Examining morphological transitioning in Candida albicans through the modulation of FKH2
Candida albicans, a human pathogenic fungus, has the ability to transition between three principal morphologies in response to environmental cues: yeast, pseudohyphae, and true hyphae. Previous research shows that the yeast-to-pseudohyphae and yeast-to-hyphae transitions are reversible. What is unclear is whether C. albicans pseudohyphae must first revert to yeast before becoming hypha. A recent study in this lab with a tetracycline-regulatable tet-RFG1 strain suggested that pseudohyphal cells revert back to yeast before transitioning to hyphae. C. albicans morphological flexibility allows it to persist in a wide range of host niches and the yeast-to-hyphae transition is believed to be a requisite virulence factor. The elucidation of the complex mechanisms behind these transitioning phenomena will hasten our pursuit of more effective drug targets in the treatment of disease.

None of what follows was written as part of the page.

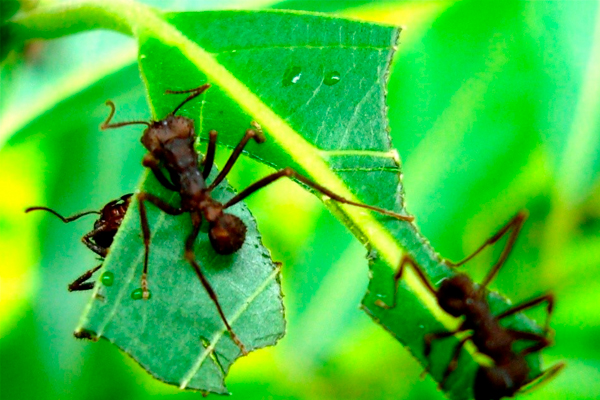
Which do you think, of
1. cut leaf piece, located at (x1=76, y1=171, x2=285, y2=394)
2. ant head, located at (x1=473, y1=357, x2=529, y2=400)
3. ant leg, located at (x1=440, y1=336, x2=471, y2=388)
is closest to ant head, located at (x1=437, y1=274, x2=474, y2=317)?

In this study, we describe the production, characterization, and use of a novel fkh2Delta-tetFKH2 strain to investigate C. albicans morphological transitioning. Fkh2p is an important cell cycle transcription factor and the null mutant grows constitutively as pseudohyphae. A single tet-regulatable copy of FKH2 inserted at the RP10 locus allows the tight regulation of FKH2 expression in the presence or absence of the tetracycline derivative doxycycline. This regulatable allele gives us the opportunity to grow Candida albicans as pseudohyphae by depleting FKH2 and examining hyphal induction as Fkh2p is restored.